Stated problem
Translate this sentence from the excerpt on Hemingway's revision of his long fishing story into Spanish: "Whatever she actually said at the time, Hemingway immediately set about excising the so-called remarks, turning the story into the published version we have today."

Selected excerpt
▼

Allen Josephs holding a 25.5 pound sea-run brown trout caught from the Río Grande, Tierra del Fuego, Argentina on Good Friday, April 2, 1999.

Hemingway included that original version of “Big Two-Hearted River” as the final story of the typescript of In Our Time, which he had Donald Ogden Stewart shopping around to publishers in New York during that fall of 1924 (Smith 86). How is that story, which covers some time at least up to mid-1924, about “coming back from the war”? “Soldier’s Home,” which he wrote the previous spring, was about a boy home from the war, but “Big Two-Hearted River,” as he first wrote it, was not. In this first version, Nick is making himself up in the late summer or early fall of 1924, six years after the end of the war, a period that covered a quarter of Hemingway’s life and most of his life as a writer. The chronology that Hemingway inculcated into the story assures us, via its many undeniable biographical references, that the story as originally conceived and submitted for publication as the clincher in a connected collection of stories could not possibly be construed as being about a boy back from the war. It was about a young man who wanted to write—and who was, in fact, doing so, more than six years after his wounding in the summer of 1918.

Towards the end of October of 1924 Gertrude Stein returned to Paris, read the original version of the story and told Hemingway bluntly that remarks were not literature (Reynolds 247). She would recall the process nearly a decade later in The Autobiography of Alice B. Toklas: “[Hemingway] had added to his stories a little story of meditations and in these he said that The Enormous Room was the greatest book he had ever read. It was then that Gertrude Stein had said, Hemingway, remarks are not literature” (219).

Whatever she actually said at the time, Hemingway immediately set about excising the so-called remarks, turning the story into the published version we have today. He cut away the offending pages and explained to Robert McAlmon in a letter of Nov 1, 1924: “I have decided that all that mental conversation in the long fishing story is the shit and have cut it out. The last nine pages. The story was interrupted you know just when I was going good and I could never get back into it and finish it. I got a hell of a shock when I realized how bad it was and that shocked me back into the river again and I’ve finished it off the way it ought to have been all along. Just the straight fishing” (Letters II, 323).

▲

Dataset content

▼

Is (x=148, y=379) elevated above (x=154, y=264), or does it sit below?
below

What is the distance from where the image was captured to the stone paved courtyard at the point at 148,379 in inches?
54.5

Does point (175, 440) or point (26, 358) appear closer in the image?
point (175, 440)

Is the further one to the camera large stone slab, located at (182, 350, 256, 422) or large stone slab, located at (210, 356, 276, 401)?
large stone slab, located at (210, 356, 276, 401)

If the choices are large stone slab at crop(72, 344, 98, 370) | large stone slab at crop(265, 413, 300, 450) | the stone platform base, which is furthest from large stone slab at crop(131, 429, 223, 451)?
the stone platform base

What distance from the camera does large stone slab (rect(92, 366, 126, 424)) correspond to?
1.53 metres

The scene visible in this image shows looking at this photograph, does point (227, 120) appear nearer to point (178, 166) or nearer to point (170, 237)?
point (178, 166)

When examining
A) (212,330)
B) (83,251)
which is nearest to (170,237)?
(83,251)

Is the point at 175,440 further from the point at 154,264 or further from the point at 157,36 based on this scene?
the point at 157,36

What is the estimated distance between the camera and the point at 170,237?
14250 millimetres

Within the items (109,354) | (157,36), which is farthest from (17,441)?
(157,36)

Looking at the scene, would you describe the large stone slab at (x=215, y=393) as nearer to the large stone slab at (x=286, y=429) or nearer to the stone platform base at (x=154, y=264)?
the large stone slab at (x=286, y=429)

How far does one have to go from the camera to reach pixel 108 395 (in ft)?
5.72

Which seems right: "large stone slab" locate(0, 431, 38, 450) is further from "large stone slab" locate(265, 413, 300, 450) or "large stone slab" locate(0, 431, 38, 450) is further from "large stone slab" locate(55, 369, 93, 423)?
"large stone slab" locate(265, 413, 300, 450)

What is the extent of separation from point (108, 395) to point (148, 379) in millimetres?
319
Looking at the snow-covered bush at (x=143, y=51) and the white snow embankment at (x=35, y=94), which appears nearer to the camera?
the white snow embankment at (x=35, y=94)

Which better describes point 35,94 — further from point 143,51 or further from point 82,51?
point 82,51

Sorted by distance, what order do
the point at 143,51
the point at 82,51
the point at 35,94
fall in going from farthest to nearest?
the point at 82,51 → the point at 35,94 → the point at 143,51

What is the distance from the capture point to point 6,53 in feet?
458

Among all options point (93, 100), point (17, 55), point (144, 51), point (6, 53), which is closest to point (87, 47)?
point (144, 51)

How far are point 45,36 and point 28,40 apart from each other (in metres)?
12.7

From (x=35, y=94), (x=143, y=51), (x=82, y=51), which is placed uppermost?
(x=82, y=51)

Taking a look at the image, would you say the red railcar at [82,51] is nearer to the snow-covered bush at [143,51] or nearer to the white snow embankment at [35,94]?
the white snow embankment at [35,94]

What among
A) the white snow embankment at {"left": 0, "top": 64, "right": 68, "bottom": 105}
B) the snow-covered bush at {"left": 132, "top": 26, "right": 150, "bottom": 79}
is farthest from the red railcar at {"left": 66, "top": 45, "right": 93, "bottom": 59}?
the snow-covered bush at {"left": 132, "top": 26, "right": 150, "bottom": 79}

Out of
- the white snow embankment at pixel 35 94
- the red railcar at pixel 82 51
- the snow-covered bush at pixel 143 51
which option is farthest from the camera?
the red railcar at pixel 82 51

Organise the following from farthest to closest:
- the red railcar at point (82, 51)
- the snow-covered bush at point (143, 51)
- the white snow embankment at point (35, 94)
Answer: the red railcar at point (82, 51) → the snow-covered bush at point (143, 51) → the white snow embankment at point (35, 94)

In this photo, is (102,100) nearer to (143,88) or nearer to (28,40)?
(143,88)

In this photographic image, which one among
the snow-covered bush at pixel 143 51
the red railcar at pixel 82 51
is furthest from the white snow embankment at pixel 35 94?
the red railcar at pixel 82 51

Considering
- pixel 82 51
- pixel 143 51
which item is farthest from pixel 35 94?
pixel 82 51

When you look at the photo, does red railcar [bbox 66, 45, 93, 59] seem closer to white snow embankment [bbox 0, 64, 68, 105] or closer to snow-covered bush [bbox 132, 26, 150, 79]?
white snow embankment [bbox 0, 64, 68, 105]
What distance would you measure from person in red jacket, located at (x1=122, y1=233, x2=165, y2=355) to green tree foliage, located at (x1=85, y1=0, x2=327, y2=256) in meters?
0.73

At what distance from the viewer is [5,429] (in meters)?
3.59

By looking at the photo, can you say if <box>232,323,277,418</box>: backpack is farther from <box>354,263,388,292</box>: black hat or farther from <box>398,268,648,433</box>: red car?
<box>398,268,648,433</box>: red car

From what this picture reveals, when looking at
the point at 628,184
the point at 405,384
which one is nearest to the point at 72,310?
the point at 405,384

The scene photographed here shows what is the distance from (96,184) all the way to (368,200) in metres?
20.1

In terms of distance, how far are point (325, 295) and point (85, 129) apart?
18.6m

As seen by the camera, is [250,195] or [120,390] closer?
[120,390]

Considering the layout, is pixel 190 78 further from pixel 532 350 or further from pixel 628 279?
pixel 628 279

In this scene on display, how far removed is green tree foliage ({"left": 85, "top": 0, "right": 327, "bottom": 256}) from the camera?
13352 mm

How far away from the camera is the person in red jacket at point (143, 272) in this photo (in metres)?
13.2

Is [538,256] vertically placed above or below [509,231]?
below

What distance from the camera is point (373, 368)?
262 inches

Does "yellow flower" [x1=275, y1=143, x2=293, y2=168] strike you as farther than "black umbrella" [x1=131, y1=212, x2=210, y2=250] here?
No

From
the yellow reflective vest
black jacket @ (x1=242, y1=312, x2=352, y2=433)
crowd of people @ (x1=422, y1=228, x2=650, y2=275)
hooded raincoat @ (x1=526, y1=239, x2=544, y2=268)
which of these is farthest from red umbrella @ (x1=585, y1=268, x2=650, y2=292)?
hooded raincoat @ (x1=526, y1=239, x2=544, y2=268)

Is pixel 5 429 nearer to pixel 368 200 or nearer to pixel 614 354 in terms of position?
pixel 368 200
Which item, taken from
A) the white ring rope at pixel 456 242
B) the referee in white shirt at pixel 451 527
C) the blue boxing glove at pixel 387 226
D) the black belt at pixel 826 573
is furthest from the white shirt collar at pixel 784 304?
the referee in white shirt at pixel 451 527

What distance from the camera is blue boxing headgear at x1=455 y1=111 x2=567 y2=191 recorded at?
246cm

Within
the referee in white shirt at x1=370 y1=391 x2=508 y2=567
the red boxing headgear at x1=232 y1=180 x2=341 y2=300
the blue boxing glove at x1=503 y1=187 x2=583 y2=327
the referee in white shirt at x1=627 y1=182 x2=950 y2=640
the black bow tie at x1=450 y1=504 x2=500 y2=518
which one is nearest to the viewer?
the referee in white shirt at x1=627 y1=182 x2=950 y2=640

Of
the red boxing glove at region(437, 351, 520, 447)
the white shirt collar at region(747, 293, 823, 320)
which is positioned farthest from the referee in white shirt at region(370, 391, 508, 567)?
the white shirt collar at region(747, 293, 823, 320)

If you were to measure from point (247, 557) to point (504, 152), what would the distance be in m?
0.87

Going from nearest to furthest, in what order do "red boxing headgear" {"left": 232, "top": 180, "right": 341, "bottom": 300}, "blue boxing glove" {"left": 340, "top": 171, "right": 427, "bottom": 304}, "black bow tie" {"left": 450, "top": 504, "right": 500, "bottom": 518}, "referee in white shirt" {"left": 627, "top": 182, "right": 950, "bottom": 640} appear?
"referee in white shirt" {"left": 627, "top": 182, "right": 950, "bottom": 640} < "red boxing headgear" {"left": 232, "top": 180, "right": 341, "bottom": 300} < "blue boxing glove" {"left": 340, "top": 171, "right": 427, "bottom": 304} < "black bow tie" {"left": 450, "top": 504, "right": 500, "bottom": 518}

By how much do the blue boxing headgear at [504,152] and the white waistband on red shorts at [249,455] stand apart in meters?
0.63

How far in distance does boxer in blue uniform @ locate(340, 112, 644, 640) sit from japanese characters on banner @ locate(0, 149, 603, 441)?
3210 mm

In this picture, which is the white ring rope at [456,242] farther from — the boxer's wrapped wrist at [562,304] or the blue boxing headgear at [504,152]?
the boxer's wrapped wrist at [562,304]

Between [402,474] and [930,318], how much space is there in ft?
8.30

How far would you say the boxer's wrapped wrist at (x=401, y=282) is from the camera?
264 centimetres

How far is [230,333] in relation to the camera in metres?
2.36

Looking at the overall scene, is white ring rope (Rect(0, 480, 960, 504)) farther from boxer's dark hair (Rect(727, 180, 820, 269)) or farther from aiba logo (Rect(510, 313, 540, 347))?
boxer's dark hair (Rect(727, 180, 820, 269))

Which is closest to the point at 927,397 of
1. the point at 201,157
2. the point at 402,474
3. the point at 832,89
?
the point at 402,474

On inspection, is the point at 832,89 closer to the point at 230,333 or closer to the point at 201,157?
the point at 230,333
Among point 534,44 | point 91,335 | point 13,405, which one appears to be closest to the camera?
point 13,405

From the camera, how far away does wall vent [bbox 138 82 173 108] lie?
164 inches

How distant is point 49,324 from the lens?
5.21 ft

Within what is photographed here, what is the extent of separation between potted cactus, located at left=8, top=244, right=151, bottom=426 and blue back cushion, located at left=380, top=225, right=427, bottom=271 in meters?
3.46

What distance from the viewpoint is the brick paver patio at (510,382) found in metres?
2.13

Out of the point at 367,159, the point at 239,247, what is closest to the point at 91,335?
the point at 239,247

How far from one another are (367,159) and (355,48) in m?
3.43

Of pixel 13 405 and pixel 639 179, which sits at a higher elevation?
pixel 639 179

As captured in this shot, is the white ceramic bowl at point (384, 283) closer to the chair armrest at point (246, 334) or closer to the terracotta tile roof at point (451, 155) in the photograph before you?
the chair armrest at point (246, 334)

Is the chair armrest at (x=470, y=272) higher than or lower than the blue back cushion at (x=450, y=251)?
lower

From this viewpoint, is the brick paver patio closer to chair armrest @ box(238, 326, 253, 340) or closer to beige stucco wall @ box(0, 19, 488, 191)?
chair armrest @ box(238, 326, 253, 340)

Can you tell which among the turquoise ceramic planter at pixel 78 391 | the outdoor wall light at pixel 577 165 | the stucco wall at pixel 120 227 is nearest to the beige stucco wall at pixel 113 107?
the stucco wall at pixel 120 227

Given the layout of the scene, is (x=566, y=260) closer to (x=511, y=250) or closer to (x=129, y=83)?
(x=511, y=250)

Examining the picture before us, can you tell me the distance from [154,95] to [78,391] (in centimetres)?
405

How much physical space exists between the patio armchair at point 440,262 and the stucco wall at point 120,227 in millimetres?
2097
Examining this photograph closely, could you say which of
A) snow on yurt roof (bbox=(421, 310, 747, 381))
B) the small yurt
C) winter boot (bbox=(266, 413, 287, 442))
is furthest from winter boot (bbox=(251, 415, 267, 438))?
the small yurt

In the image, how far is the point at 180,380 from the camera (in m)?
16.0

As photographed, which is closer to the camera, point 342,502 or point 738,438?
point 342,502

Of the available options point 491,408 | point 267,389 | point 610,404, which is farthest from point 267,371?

▲

Correct result
Dijera lo que dijera realmente en aquel momento, Hemingway se dispuso de inmediato a suprimir los llamados comentarios, con lo que convirtió el relato en la versión publicada que tenemos hoy.